### EXERCISE PROMPT
Write the whole listing out again, word for word.

### RECORDED INFORMATION
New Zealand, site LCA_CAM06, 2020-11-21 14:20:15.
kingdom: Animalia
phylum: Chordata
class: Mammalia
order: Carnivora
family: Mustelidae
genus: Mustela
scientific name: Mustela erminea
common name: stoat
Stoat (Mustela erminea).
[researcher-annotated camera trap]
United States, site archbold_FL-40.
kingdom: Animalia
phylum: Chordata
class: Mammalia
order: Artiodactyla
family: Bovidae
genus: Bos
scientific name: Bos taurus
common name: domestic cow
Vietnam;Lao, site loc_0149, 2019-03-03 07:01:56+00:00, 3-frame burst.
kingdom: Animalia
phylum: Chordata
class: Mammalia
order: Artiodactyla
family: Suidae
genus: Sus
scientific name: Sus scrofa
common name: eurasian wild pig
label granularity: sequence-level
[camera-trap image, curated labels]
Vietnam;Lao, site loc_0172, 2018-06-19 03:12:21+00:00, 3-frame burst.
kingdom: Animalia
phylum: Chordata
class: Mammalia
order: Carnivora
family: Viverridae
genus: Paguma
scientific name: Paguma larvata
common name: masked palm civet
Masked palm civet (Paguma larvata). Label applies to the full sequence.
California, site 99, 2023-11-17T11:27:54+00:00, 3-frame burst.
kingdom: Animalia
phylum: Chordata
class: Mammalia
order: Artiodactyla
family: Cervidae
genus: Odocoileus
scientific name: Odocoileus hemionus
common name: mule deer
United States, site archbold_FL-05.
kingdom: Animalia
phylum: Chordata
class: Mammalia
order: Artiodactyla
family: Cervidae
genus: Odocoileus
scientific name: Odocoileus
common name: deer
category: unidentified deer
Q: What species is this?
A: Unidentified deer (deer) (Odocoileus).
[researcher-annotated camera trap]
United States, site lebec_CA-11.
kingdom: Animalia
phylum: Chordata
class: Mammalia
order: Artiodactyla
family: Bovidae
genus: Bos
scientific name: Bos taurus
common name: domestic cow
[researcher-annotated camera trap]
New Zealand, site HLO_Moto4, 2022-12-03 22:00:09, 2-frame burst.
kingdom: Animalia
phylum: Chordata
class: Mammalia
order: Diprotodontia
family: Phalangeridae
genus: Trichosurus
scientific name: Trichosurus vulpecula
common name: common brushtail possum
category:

### PROBLEM SOLUTION
New Zealand, site LCA_CAM06, 2020-11-21 14:20:15.
kingdom: Animalia
phylum: Chordata
class: Mammalia
order: Carnivora
family: Mustelidae
genus: Mustela
scientific name: Mustela erminea
common name: stoat
Stoat (Mustela erminea).
[researcher-annotated camera trap]
United States, site archbold_FL-40.
kingdom: Animalia
phylum: Chordata
class: Mammalia
order: Artiodactyla
family: Bovidae
genus: Bos
scientific name: Bos taurus
common name: domestic cow
Vietnam;Lao, site loc_0149, 2019-03-03 07:01:56+00:00, 3-frame burst.
kingdom: Animalia
phylum: Chordata
class: Mammalia
order: Artiodactyla
family: Suidae
genus: Sus
scientific name: Sus scrofa
common name: eurasian wild pig
label granularity: sequence-level
[camera-trap image, curated labels]
Vietnam;Lao, site loc_0172, 2018-06-19 03:12:21+00:00, 3-frame burst.
kingdom: Animalia
phylum: Chordata
class: Mammalia
order: Carnivora
family: Viverridae
genus: Paguma
scientific name: Paguma larvata
common name: masked palm civet
Masked palm civet (Paguma larvata). Label applies to the full sequence.
California, site 99, 2023-11-17T11:27:54+00:00, 3-frame burst.
kingdom: Animalia
phylum: Chordata
class: Mammalia
order: Artiodactyla
family: Cervidae
genus: Odocoileus
scientific name: Odocoileus hemionus
common name: mule deer
United States, site archbold_FL-05.
kingdom: Animalia
phylum: Chordata
class: Mammalia
order: Artiodactyla
family: Cervidae
genus: Odocoileus
scientific name: Odocoileus
common name: deer
category: unidentified deer
Q: What species is this?
A: Unidentified deer (deer) (Odocoileus).
[researcher-annotated camera trap]
United States, site lebec_CA-11.
kingdom: Animalia
phylum: Chordata
class: Mammalia
order: Artiodactyla
family: Bovidae
genus: Bos
scientific name: Bos taurus
common name: domestic cow
[researcher-annotated camera trap]
New Zealand, site HLO_Moto4, 2022-12-03 22:00:09, 2-frame burst.
kingdom: Animalia
phylum: Chordata
class: Mammalia
order: Diprotodontia
family: Phalangeridae
genus: Trichosurus
scientific name: Trichosurus vulpecula
common name: common brushtail possum
category:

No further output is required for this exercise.